AIM OF THE TASK - Look through the listing underneath for "California", and copy every line that has it.

***** GIVEN INFORMATION

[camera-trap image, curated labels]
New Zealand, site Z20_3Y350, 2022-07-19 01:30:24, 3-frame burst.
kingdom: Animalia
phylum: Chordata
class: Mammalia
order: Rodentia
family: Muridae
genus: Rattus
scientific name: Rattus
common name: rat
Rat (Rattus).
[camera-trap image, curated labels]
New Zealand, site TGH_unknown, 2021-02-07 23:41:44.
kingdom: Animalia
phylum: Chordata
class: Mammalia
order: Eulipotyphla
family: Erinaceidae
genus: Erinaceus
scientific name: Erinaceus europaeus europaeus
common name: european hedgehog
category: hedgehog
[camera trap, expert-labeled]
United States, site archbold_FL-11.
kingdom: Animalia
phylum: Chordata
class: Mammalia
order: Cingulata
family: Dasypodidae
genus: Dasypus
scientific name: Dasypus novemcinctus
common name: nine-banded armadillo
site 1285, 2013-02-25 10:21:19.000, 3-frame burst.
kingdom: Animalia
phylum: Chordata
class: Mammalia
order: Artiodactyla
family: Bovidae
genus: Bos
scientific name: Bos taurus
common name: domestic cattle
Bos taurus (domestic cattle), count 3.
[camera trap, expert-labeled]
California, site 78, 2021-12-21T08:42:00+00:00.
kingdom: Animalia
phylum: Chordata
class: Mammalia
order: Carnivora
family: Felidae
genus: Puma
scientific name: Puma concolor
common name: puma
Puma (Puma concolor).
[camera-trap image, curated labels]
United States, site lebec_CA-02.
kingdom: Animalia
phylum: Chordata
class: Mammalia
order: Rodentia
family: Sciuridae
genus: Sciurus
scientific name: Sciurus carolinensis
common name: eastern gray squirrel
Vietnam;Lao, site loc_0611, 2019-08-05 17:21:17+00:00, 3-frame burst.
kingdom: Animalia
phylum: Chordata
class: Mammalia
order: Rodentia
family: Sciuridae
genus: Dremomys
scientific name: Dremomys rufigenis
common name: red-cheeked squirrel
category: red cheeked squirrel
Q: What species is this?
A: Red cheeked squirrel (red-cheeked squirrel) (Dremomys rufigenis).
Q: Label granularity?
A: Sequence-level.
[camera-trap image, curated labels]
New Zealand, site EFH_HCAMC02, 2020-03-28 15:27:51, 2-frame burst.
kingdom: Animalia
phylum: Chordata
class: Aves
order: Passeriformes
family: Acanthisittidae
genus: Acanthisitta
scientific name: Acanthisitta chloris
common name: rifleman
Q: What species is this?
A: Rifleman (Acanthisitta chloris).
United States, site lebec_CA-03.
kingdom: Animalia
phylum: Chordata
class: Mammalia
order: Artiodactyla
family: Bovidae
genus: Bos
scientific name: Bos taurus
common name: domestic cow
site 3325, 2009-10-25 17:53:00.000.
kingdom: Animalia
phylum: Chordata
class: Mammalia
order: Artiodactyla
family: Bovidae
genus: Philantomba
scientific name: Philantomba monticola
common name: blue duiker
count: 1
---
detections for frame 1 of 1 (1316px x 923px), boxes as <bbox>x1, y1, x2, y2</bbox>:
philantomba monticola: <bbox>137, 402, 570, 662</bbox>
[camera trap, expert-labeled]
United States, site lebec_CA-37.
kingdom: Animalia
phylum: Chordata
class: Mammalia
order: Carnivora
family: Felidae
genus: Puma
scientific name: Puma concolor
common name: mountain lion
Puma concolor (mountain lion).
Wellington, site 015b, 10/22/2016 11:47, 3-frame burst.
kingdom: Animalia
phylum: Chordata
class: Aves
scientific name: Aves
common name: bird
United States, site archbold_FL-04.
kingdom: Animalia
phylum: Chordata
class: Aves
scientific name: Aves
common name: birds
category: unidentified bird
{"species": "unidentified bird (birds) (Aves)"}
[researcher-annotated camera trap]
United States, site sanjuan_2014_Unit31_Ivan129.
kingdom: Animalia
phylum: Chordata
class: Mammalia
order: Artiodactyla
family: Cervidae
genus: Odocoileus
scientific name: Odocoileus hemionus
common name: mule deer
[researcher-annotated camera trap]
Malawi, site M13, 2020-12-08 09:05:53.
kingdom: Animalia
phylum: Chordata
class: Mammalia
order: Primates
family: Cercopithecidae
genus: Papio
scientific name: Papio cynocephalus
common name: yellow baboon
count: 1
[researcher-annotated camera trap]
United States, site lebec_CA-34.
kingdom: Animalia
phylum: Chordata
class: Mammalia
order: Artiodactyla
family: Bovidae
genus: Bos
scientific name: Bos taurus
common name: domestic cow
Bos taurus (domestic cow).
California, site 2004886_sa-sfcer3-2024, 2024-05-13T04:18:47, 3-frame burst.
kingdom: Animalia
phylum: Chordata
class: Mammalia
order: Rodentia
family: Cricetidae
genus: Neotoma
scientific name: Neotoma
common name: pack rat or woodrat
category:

**********

THE ANSWER -
California, site 78, 2021-12-21T08:42:00+00:00.
California, site 2004886_sa-sfcer3-2024, 2024-05-13T04:18:47, 3-frame burst.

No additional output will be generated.